» EXTRACT PROVIDED:

Elizabeth Smart was the keynote speaker at this year’s Texans Fostering Community Enrichment Conference, a collaboration between Baylor Scott & White McLane Children’s Medical Center and several community organizations.
At the conference, Elizabeth spoke to foster parents, social workers, case managers, healthcare providers, child protective services and law enforcement. During her speech, she shared her harrowing story of abduction, rescue and survival, and as an advocate for child safety legislation, she talked about overcoming trauma and finding hope.
“Sometimes I look at myself and I’m still like, ‘Is this really my life? Is this really me,’” Elizabeth said.
In 2002, Elizabeth was abducted from her Utah home at the age of 14 and was rescued nine months later. Today, she credits her father for being a huge influence in her choice to pursue public speaking and advocacy.
“I remember coming to him one day and saying, ‘Well I want to do something that is going to be beneficial. I want to do something that is going to make a difference,’” Elizabeth said. “And I remember asking him for his opinion, and that was when he said, ‘Well, you know you can share your story, you can help me out with legislation.’ I think my dad has kind of become my mentor as I’ve gone down this road.”

» RAW DATA:
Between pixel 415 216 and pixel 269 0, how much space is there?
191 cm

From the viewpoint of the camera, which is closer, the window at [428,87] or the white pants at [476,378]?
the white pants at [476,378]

» WORK ITEM:
Reproduce the passage of the Elizabeth Smart keynote article between "In 2002, Elizabeth" and "speaking and advocacy.", inclusive.

» YOUR RESPONSE:
In 2002, Elizabeth was abducted from her Utah home at the age of 14 and was rescued nine months later. Today, she credits her father for being a huge influence in her choice to pursue public speaking and advocacy.